Trypan blue?

[gandelf]

I have been staining with methylene blue and would like to give trypan blue a
go. Do I use a 0.4% solution (source?) and is the procedure the same as with
methylene? Any other advice would be appreciated.

 

[Johnnyhitch1]

make sure you add enough aluminum and vent to de-gas

 

[gandelf]

Could you elaborate on that; or outline the procedure? I'm not a lab tech.

 

[Johnnyhitch1]

Could you elaborate on that; or outline the procedure? I'm not a lab tech.

Nowhere near a lab tech
just a play off breaking bads "blue"
sry i figured someone would be able to answer your question...

 

[WoodlandBrew]

Bring a dead thread back to life here to answer the question.

Yes, 0.4% Trypan blue works great. Use equal parts of trypan blue and the sample.

 

[gandelf]

Thanks woodlandbrew, better late than never. I have been working on getting more accurate cell counts. I did a count on a fresh unsmacked pack of wyeast 1056 and got 172,000,000. So, I obviously have some work to do yet.

 

[WoodlandBrew]

My brother is a microbiologist, so that's where I learned about trypan blue, but I'm pretty green when it comes to cell counts. 0.4% is the "gold standard" for viability counts of mammalian cells, but it also correlates very well to methylene blue and violet for yeast viability counts.

http://www.coulterflow.com/bciflow/...f various yeast viability stains (ta-204).doc

I've never taken apart an un-smacked smack pack, but 176 million does seem low. What are you using for making measurements? Baking measuring cups? Pipette and graduated cylinder?

Have you been counting slurries or starters? I'm curious as to how they correlate to the calculators for different peoples processes.

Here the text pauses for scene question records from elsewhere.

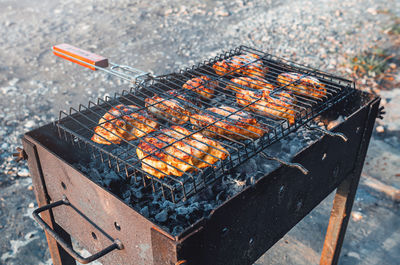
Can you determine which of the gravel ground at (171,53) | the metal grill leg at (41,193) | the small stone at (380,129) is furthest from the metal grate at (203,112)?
the small stone at (380,129)

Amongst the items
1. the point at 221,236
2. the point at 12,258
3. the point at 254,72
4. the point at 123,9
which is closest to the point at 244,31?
the point at 123,9

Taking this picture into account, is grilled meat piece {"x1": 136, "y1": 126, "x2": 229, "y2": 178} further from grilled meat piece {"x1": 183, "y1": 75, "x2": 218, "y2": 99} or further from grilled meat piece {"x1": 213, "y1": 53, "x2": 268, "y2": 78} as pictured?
grilled meat piece {"x1": 213, "y1": 53, "x2": 268, "y2": 78}

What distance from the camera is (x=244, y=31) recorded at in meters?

Have you found a good dilution for methylene blue? White Labs suggests 0.01% which seem much lighter than 0.4% trypan blue. I'm using the 2.303% from a pet store because it is cheap and readily available. 1% seems to be what is sold as a ready to use dilution by chemical companies, but it would be nice to hear from someone doing similar work as to what works for them.

 

[gandelf]

It should be 172 billion, not million; I was multitasking. At 55 years old, memory is not as reliable has it has been, but I'm not willing to take that lying down.

I have been fiddling around with cell counting and viability for a couple of months now. Two weeks ago I took a weekend course at UWSP; microbiology for brewers. Their was only two homebrewers and about 12 local craftbrewers. It was a great weekend. The professor has been homebrewing for almost 20 years. We did some cell counting and viability. But, the professor's hobby is collecting bacteria and identification, so 95 percent of class time was spent on brewery bugs and there eradication.

I would be interested in exchanging ideas and procedures to improve the reliability and accuracy. I do need to state that I have only been doing this for the past few months.

My brewing process is tight, my fermentation temp control is +/- 1 degree ( liquid, not air contact), so accurate pitch rates are what I'm chasing now.